• [Liste des activités]:
- a) Dans la critique de Kajillionaire, quelle actrice joue le rôle d'Old Dolio ?
- b) Recopiez le passage de la critique de Kajillionaire qui va de « Old Dolio (Evan » jusqu'à « une angoissante chorégraphie. » inclus.

• [Extrait choisi]:
Critique : Kajillionaire

Theresa et Robert ont passé 26 ans à former leur fille unique, Old Dolio, à escroquer, arnaquer et voler à chaque occasion. Au cours d’un cambriolage conçu à la hâte, ils proposent à une jolie inconnue ingénue, Mélanie, de les rejoindre, bouleversant complètement la routine d’Old Dolio.

Kajillionaire
États-Unis, 2020
De Miranda July

Durée : 1h46

Sortie : 30/09/2020

Note :

ASSOCIATION DE MALFAITEURS

Cela faisait presque dix ans qu’on attendait impatiemment des nouvelles cinématographiques de Miranda July. Depuis le singulier The Future en 2011, la réalisatrice n’a pourtant pas chômé. On l’a vue autrice, metteuse en scène, actrice sur scène et à l’écran, elle a créé une application mobile et même lancé un service de voyance par mail, entre autres propositions artistiques imprévisibles. Des projets tous farfelus, tous très sérieux, et tous d’une chaleureuse mélancolie. Une formule qui correspond bien à Kajillionaire, qui cache derrière son titre fantasque et ses faux airs convenus de comédie indé une rêverie étrange et émouvante.

Old Dolio (Evan Rachel Wood, méconnaissable) vit encore avec ses parents. Ils ont passé des années à la former pour devenir une arnaqueuse de première, comme eux. Sauf que les escroqueries de ces trois pieds nickelés maladroits ressemblent moins aux cambriolages élaborés d’Ocean’s 11 qu’à des simagrées saugrenues faites de bouts de ficelles. Cette bouffonnerie pourrait servir de seul moteur à Kajillionaire mais July, avec un extraordinaire sens du détail, fait rimer burlesque et grotesque jusque dans l’expression physique de ses acteurs, jusqu’à ce que la farce se transforme en un spleen lunaire. Gesticulants les bras ballant dans ses fringues XL, Old Dolio semble moins s’éclater qu’obéir à une angoissante chorégraphie.

• [Données sources]:
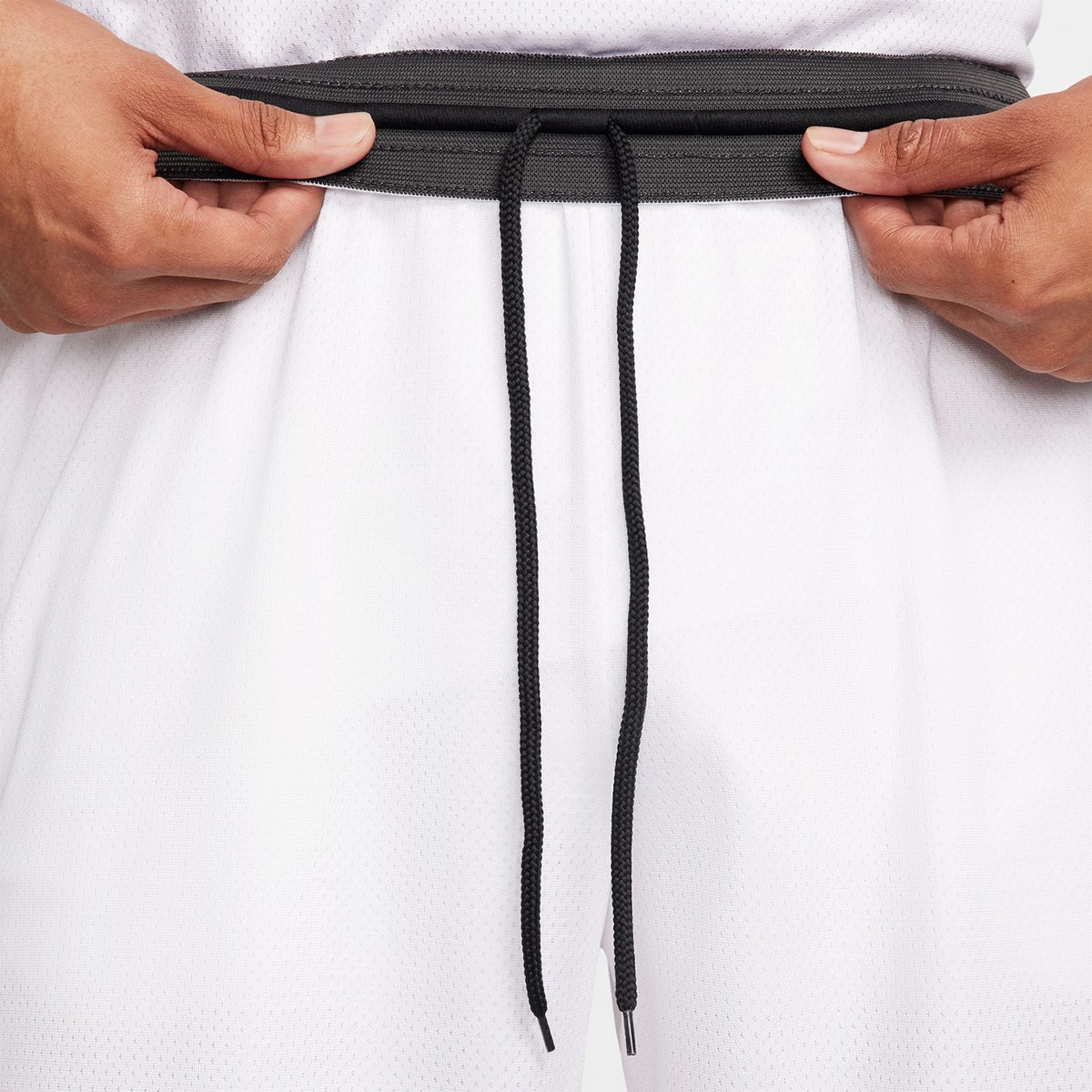 Calções DNA Branco-3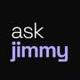 AskJimmy logo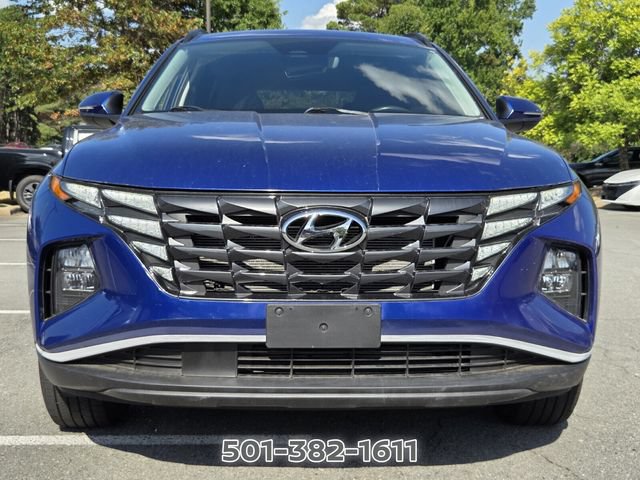 Used 2022 Hyundai Tucson SEL AWD/4WD image 8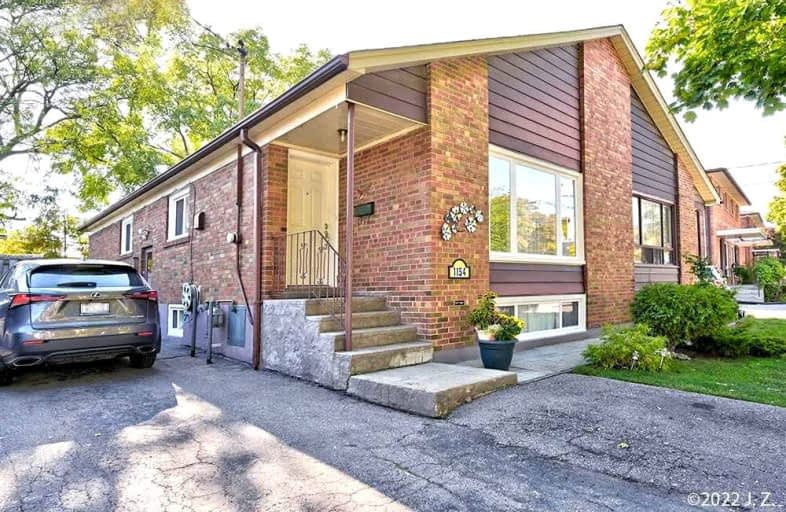 1154 Flagship Drive, Mississauga | Image 1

• [Corrigé]:
- a) Evan Rachel Wood.

- b)
Old Dolio (Evan Rachel Wood, méconnaissable) vit encore avec ses parents. Ils ont passé des années à la former pour devenir une arnaqueuse de première, comme eux. Sauf que les escroqueries de ces trois pieds nickelés maladroits ressemblent moins aux cambriolages élaborés d’Ocean’s 11 qu’à des simagrées saugrenues faites de bouts de ficelles. Cette bouffonnerie pourrait servir de seul moteur à Kajillionaire mais July, avec un extraordinaire sens du détail, fait rimer burlesque et grotesque jusque dans l’expression physique de ses acteurs, jusqu’à ce que la farce se transforme en un spleen lunaire. Gesticulants les bras ballant dans ses fringues XL, Old Dolio semble moins s’éclater qu’obéir à une angoissante chorégraphie.